Thursday, February 18, 2016

Inside the FBI's encryption battle with Apple

Inside the FBI's encryption battle with Apple | Technology | The Guardian - Danny Yadron, Spencer Ackerman and Sam Thielman:

February 18, 2016 -"Two weeks ago, the FBI called Apple’s headquarters in Cupertino, California, with a jarring message: the agency wanted Apple to help them hack an iPhone. Apple refused.... 16 February ... a federal magistrate ordered Apple to help the FBI unlock a single iPhone – the phone belonging to one of the killers in the December mass shooting in San Bernardino, California. Apple again refused.

"But this carefully planned legal battle has been months in the making, ... as the government and Apple try to settle whether national security can dictate how Silicon Valley writes computer code....

"On 2 December a husband and wife opened fire on a local government office building in southern California.... One of the suspects, Syed Farook, had worked for the county, which meant the government owned his iPhone 5C. With a search warrant, Apple provided the FBI data from weekly backups Farook made with Apple’s iCloud service. But those backups stopped on 19 October, according to a federal search warrant request.

"FBI investigators believed there was more data about Farook’s motives in the phone but couldn’t get to it without unlocking the device. The phone’s contents were encrypted and Apple didn’t have the four-digit passcode. Modern iPhones also have an optional feature that will erase all data on the phone with 10 incorrect passcode entries. FBI agents weren’t willing to take the risk....

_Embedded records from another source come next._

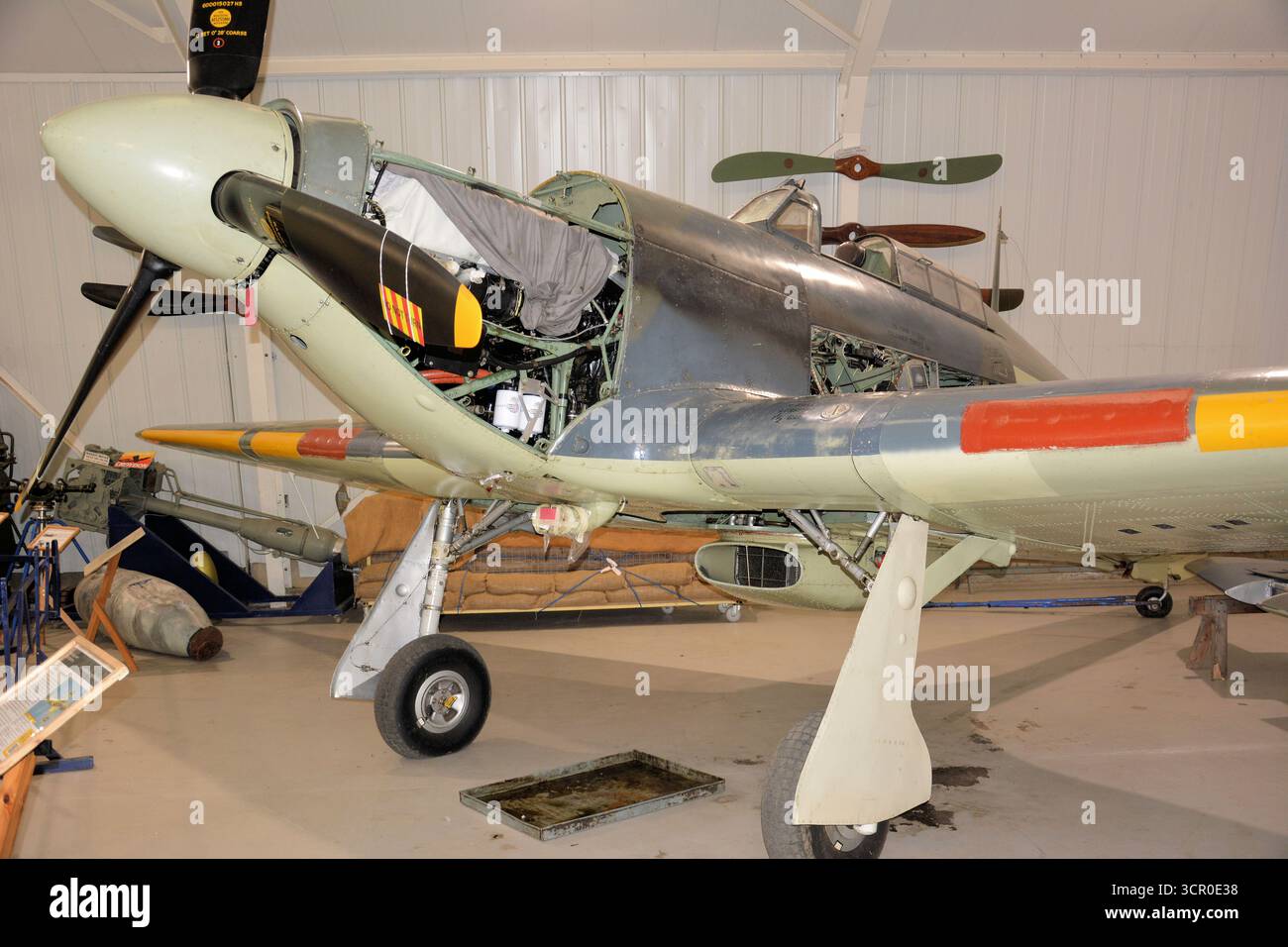 Sea Hurricane 1b, Shuttleworth Trust, Old Warden, Bedfordshire, Großbritannien Stockfoto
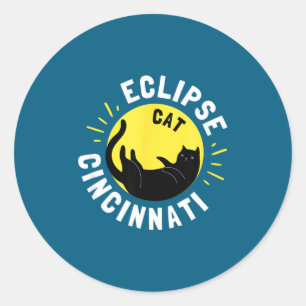 Solar Eclipse 4 8 24 Classic Round Sticker
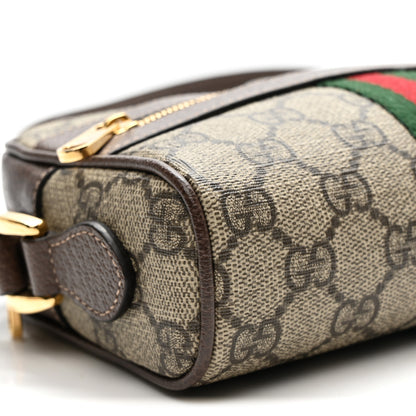 Gucci GG Supreme Monogram Web Mini Ophidia Shoulder Bag Brown 9 of 10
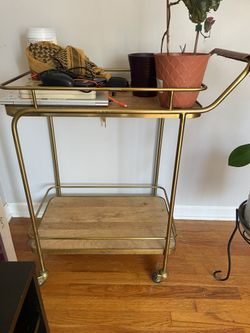 Bar cart Double decker.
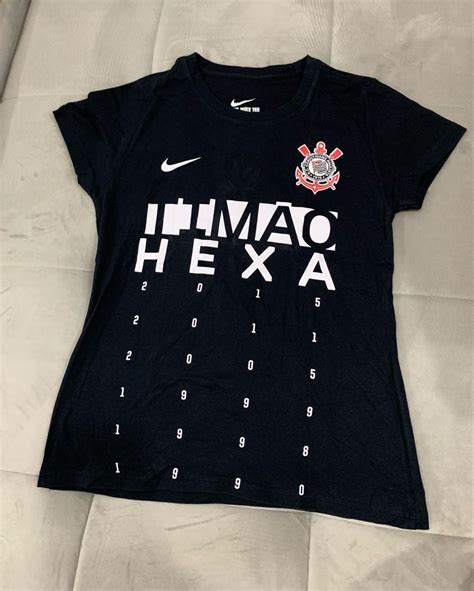 Camisa Corinthians Comemorativa Hexa Brasileiro Camisa Feminina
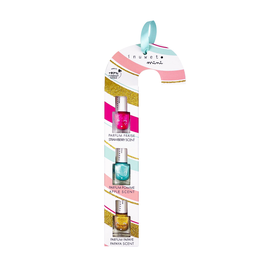INUWET - Coffret Sucre d'orge - 3 vernis à l'eau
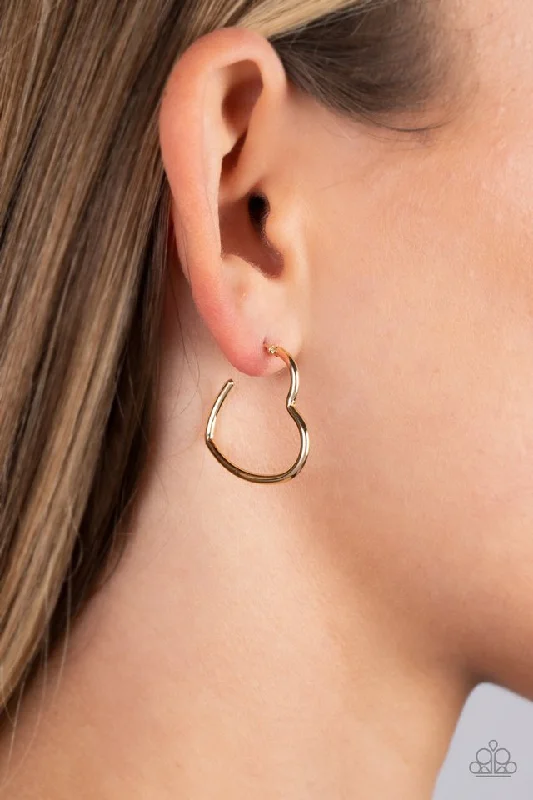 Paparazzi Earring ~ Burnished Beau - Gold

"In the 16 February court order, Apple was told to build software that, when combined with the unique identification number, would allow the FBI to guess Farook’s password as many times as it wanted. The court also ordered Apple to disable a feature that added a delay after multiple incorrect passcode entries. And since a four-digit passcode has only about 10,000 possible combinations, a powerful computer could plow through guesses fairly quickly, a technology executive said.

 "US officials on Wednesday stressed that their request for Apple is only limited to Farook’s phone. 'The judge’s order and our request in this case do not require Apple to redesign its products, to disable encryption or to open content on the phone,' the Justice Department said in a statement on 17 February.

"But Apple said that it would be impossible to limit the technology to this case. Once Apple built such an investigative tool, any iPhone’s security system – even the most modern ones – could be weakened by it, an Apple executive said.... Additionally, Apple’s lawyers are concerned that if a judge validates the FBI’s use of the All Writs Act in this case, it will give the government sweeping authority to dictate how Silicon Valley builds products in the future....

"To Justice Department officials, San Bernardino is a long-awaited test case. In October 2014, the FBI’s James Comey first told a Washington audience that encryption on mobile devices effectively left law enforcement 'dark' to emerging threats. Ever since, officials believed it was only a matter of time until they came upon a case like the San Bernardino shootings: a device from a terrorist whose lock screen they couldn’t bypass by guesswork to get at the data held on the phone, and not in Apple’s iCloud....

"Senior law enforcement officials were briefed on the decision to go after Apple in such a high-profile way, sources said. The FBI also appears to have been preparing its press strategy for the search warrant for weeks."